Profitant de cette semaine de congé à la météo très variable, je me suis décidée. J’avais un nuancier Colores del Mundo de Levis, et après de nombreuses hésitations, j’ai choisi la couleur la plus claire des tons « Finland ». Ce qui était un bon et un mauvais choix en même temps. Bon parce que c’est du blanc très lumineux, un peu froid même, mais qui donne bien dans cette pièce très ensoleillée. Mauvais, parce que la base était gris-beige et qu’à priori, je comptais remettre le même genre de couleur pour m’épargner du travail. Bref, au lieu d’une couche, j’ai dû en mettre trois (j’avais également oublié que je peignais à l’économie, en couche très fine). Ce n’est pas parfait dans les coins mais ça ne se voit presque pas. Ce n’est pas une pièce facile, avec le toit en pente, les alcôves et les rebords divers mais il m’a fallu environ deux heures par couche, ce qui est raisonnable. Et comme je n’ai pas repeint le plafond, je n’ai pas eu de souci de continuité avec la cage d’escalier. Les armoires, les boiseries et le radiateur sont restés dans leur couleur initiales.

Ces deux photos montrent le nombre de trous à boucher, et c’était partout dans la pièce.
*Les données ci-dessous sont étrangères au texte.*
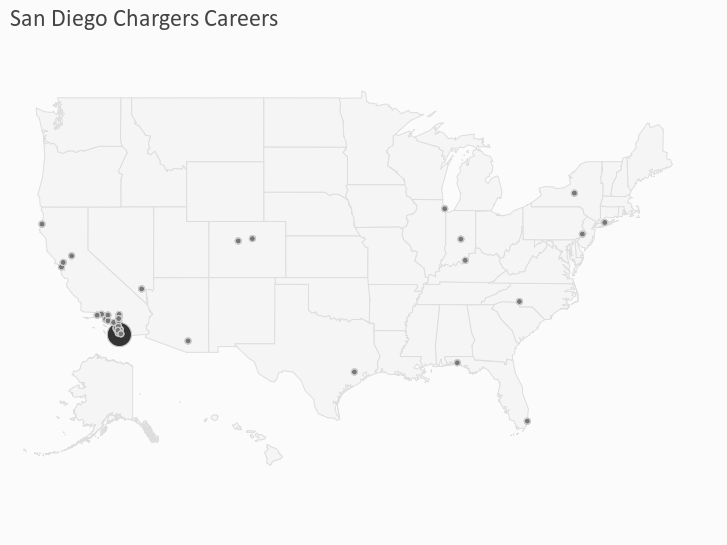 San Diego Chargers Careers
après trois couches de peinture

J’ai oublié de faire des photos de mon ancienne pièce de couture, mais elle était dans un désordre inconcevable: les armoires étaient remplies et les patrons traînaient par terre, entre des planches de meubles démontés et une vieille télévision. Le grenier possède de grandes armoires encastrées, et en déménageant des choses de l’une à l’autre (le sapin de Noël par exemple), j’ai gagné beaucoup de place. J’ai pu récupérer ainsi toute l’étagère à tiroirs pour mon matériel de couture. La grande table noire était auparavant dans la pièce qui me sert de dressing mais elle y prenait trop de place et n’était pas pratique pour couper le tissu ou recopier les patrons vu que je n’avais accès qu’à un seul côté. J’ai déménagé presque tout toute seule mais pour l’étagère et la table, il me fallait de l’aide. Heureusement, un voisin m’a donné un coup de main. Je ne compte pas le nombre de fois que j’ai emprunté l’escalier avec les diverses choses à déplacer d’un étage à l’autre.
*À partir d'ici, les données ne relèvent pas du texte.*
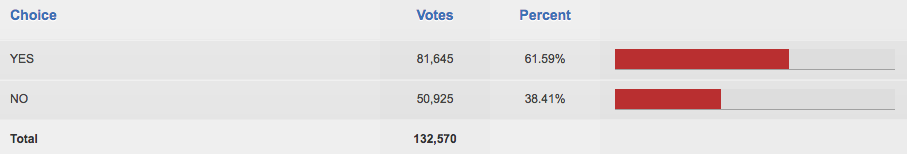 Measure B results. Source: Santa Clara County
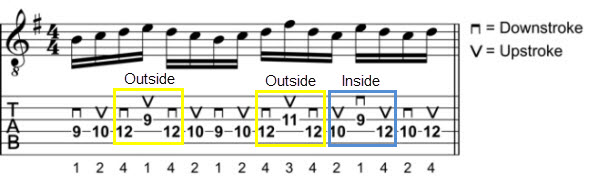 Explanation Of Inside And Outside Picking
J’ai inauguré la pièce couture hier et le test était positif. Peut-être que certaines choses bougeront encore à l’usage, mais pour le moment, cela a l’air pratique. Dans le futur, j’aimerais acquérir un divan-lit que je pourrai placer sous l’alcôve, à la place du vélo d’appartement. Cela me permettra d’héberger des amis mais aussi d’avoir un petit coin de lecture bien agréable.